Not all car loans are tied to the prime rate, however. Even with a drop in interest rates, few banks and finance companies will be able to match the super-low financing deals available from captive finance companies of auto manufacturers, such as Ford Motor Credit and General Motors Acceptance Corp.

Best move now:
If you’re arranging financing for a new car, don’t ignore dealer financing. Auto manufacturers are rolling out the deals in an attempt to bolster auto sales.

If you have an outstanding car loan, you may want to consider refinancing. Keep in mind that used-car loans are slower to follow the prime rate’s moves and may not change for a month or two. Even when a shift in rates occurs, it may be less than the prime rate swing.

Rates on 48-month new-car loans averaged 8.82 percent on Sept. 12, while rates on three-year used-car loans averaged 9.88 percent.
Search here for car loans in your area.

CDs, savings accounts, money market funds:
Interest rates have fallen and they can’t get up.

Best move now:
Shop carefully before you buy. Check Bankrate.com for the best CD rates across the country, then look for the best money market rates. Be sure to check Internet banks — they offer some of the highest rates around.

One-year CD yields averaged 3.37 percent on Sept. 12.
Click here for CD rates in your area.

Analysts hope the latest rate cut will give the market and the economy at least some of the kick it needs to recover, but it will put another nail in the CD coffin. CD rates, both long- and short-term, will likely continue getting nicked a few basis points a week for the foreseeable future.

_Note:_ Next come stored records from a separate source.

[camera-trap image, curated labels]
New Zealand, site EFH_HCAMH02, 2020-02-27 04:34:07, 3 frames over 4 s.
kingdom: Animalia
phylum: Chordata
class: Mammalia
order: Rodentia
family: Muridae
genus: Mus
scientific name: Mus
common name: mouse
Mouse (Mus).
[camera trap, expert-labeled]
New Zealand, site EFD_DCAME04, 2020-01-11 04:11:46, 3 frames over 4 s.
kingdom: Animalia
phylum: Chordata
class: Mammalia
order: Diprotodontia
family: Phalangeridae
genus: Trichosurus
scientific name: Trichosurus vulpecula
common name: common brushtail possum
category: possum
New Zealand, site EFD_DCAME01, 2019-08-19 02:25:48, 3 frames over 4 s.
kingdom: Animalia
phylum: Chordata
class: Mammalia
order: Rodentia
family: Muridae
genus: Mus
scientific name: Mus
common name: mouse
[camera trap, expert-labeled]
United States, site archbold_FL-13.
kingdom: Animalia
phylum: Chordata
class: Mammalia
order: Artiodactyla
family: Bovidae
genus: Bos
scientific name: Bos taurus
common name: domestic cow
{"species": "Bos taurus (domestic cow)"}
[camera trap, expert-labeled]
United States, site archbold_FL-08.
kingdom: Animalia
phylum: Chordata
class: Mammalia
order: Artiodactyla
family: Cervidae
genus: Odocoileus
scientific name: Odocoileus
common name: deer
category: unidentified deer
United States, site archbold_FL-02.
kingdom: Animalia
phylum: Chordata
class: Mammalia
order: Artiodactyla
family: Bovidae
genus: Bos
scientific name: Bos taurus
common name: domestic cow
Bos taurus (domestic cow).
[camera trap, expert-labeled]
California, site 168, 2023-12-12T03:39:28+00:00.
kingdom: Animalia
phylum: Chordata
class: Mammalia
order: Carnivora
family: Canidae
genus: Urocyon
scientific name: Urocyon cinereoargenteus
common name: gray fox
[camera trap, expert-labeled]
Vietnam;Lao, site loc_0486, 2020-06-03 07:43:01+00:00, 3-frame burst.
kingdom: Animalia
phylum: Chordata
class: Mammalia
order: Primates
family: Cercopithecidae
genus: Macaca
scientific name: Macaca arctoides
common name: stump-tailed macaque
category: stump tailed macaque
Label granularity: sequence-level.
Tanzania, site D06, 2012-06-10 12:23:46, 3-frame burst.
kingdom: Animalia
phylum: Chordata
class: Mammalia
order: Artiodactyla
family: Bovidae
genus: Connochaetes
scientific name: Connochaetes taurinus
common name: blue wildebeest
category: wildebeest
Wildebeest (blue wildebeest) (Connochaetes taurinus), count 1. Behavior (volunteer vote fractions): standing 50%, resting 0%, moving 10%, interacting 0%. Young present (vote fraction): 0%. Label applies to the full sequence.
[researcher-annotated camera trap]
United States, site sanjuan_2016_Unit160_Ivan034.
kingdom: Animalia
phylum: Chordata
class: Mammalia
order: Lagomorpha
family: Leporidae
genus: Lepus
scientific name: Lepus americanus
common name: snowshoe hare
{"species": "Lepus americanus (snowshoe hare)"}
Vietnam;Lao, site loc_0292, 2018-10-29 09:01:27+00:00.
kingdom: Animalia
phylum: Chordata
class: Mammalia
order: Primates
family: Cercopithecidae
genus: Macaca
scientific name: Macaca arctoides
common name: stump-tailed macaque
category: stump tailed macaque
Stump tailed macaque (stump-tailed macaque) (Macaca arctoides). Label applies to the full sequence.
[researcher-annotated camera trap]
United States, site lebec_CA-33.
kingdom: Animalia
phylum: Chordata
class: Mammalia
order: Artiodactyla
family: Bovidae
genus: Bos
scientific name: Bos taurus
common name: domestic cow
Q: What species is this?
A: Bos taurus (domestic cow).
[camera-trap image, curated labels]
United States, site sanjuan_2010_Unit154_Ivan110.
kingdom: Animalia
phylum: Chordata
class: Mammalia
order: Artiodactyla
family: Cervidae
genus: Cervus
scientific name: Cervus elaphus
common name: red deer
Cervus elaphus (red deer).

What to do: Until the market starts showing steady signs of recovery people will continue looking for a safe harbor for their investment dollars. CDs, as pitiful as their returns are, will absorb some of that money. Shop carefully. Many banks are in a customer-friendly phase — trying to lure new money with free checking and the like. Look for the ones that have good teaser rates on CDs. It may be best to opt for shorter-term CDs. If the economy does start to spin in the right direction early next year you don’t want to be locked in to a low rate.